From the moment Wilson-Raybould resigned from cabinet — because of the political pressure being applied to her by the PM, the PMO, the clerk of the Privy Council and anyone else they could draft in to give SNC-Lavalin a deal so the company could avoid prosecution on bribery and fraud charges for its alleged conduct in Libya — she announced her intentions to remain a Liberal, insisting she still “fundamentally” believed Trudeau shares her vision for the country and that she supports the Liberal platform.

And when Philpott resigned as Treasury Board president — she made it crystal-clear she was bloody well resigning because she’d lost confidence in how the government dealt with SNC-Lavalin and how “it has responded to the issues raised” — she, too, pledged to continue on in the Liberal caucus and pronounced herself “firmly committed to our crucial platform priorities, especially justice for Indigenous peoples and implementing a plan to tackle the existential threat of climate change.”

Wilson-Raybould even wrote a letter to the Liberal caucus, pleading with her colleagues to let her stay.

Naturally, instead she and Philpott were smartly kicked out the caucus door last week, meaning they now sit as independent members.

The caucus didn’t actually vote on the expulsions of the two women, that decision being made unilaterally by Trudeau, albeit after alleged “consultations” with some regional chairs which gave him, he said, a sense of the “will of caucus.”

Philpott raised the issue in the House of Commons Tuesday, suggesting that the PM broke the law.

It appears that back in 2015, the Liberals didn’t bother to have the vote required by the Reform Act — brought forward by Conservative MP Michael Chong two years before — on how to deal with expulsions.

These rules lay out a clear process for expulsion — 20 per cent of the members have to write the chair requesting an expulsion vote, and a majority of the caucus, in this case 90 Liberals, has to approve it by secret ballot.

Every party caucus is required to hold four such recorded votes — on expulsion, re-admission to caucus, the election or removal of caucus chairs, leadership reviews — after each general election and report the results to the Speaker.

The underlying notion, as Philpott told the House, is that MPs are not accountable to the leader, but he or she to them.

Put another way, MPs ought to have a say in how their organization — the caucus — is run.

Philpott apparently consulted Chong before rising in the House, and he told the National Post’s Marie-Danielle Smith that she’s right on the money — that failing to have the brand-new MPs vote on their own administration in 2015 and then failing to have a vote on the JWR-Philpott expulsions are inherently illegal acts.

Speaker Geoff Regan has promised to come back with an opinion.

It is, as with much about Jane Philpott, a principled, serious and important issue.

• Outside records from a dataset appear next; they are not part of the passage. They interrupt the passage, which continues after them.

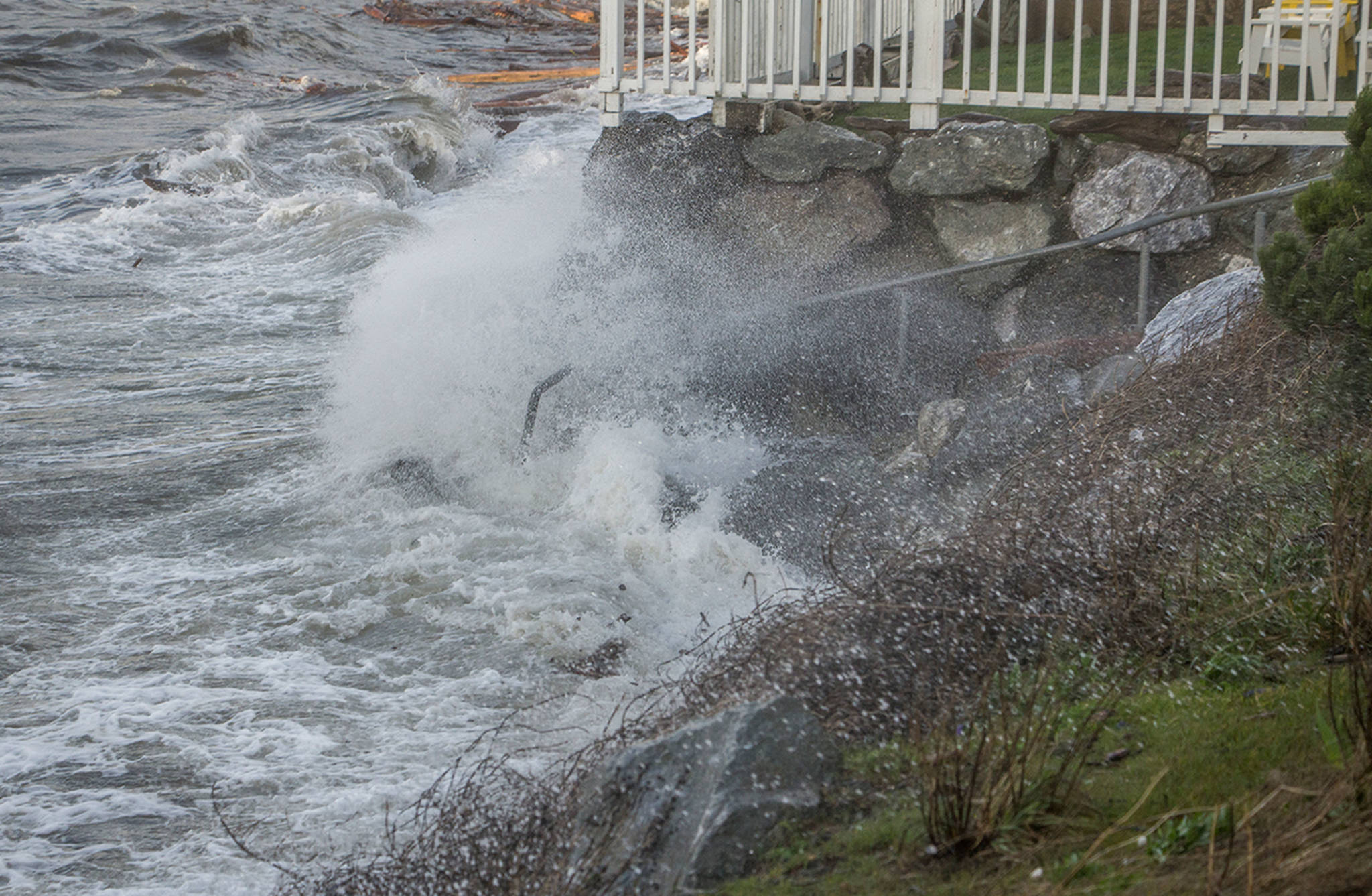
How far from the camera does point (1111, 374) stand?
6.78 m

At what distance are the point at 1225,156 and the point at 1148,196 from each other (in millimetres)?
500

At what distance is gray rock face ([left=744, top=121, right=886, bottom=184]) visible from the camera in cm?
835

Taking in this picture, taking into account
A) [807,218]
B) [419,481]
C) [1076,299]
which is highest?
[807,218]

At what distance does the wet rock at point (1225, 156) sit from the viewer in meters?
7.48

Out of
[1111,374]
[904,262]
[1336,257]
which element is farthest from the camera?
[904,262]

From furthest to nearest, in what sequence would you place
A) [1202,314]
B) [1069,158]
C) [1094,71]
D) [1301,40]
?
[1094,71] < [1301,40] < [1069,158] < [1202,314]

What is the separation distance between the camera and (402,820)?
4.47 meters

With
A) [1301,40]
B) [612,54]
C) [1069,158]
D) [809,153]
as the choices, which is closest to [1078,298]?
[1069,158]

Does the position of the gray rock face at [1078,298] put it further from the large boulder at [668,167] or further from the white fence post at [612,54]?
the white fence post at [612,54]

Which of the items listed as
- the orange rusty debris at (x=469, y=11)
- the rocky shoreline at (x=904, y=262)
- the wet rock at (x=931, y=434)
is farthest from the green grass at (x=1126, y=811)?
the orange rusty debris at (x=469, y=11)

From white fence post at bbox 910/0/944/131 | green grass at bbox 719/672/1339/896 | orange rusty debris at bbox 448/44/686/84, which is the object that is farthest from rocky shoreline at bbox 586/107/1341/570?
orange rusty debris at bbox 448/44/686/84

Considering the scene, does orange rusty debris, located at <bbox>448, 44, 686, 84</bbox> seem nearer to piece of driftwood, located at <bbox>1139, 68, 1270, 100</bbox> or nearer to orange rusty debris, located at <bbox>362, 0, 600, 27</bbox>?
orange rusty debris, located at <bbox>362, 0, 600, 27</bbox>

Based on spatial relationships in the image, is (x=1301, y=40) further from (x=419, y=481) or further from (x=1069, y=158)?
(x=419, y=481)

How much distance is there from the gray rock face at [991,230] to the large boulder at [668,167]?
148 centimetres
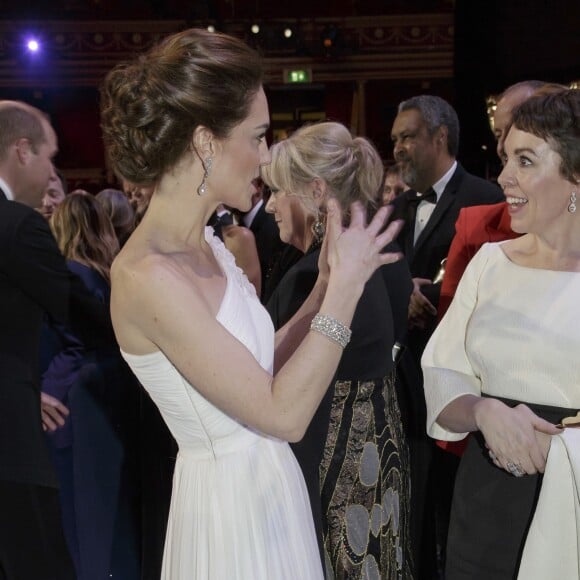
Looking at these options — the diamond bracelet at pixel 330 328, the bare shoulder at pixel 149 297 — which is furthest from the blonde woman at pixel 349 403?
the bare shoulder at pixel 149 297

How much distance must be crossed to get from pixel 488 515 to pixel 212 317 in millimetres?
898

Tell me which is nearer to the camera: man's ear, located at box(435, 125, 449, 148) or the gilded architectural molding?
man's ear, located at box(435, 125, 449, 148)

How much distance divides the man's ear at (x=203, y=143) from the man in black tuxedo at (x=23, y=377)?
1058 mm

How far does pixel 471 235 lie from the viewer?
2504 millimetres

Inshallah, there will be a miracle, and the Speaker, a Liberal of course, will agree with her, and then the Liberal caucus can vote, in secret, so that the PM doesn’t get to frog-march them into giving him the result he wants.

And what then — they’d be back in the Liberal caucus, in the warm Liberal embrace? How would that in any way (aside from the principle) be a victory, I wonder, to get back to work for a prime minister whose idea of the rule of law is setting the rules and laying down the law?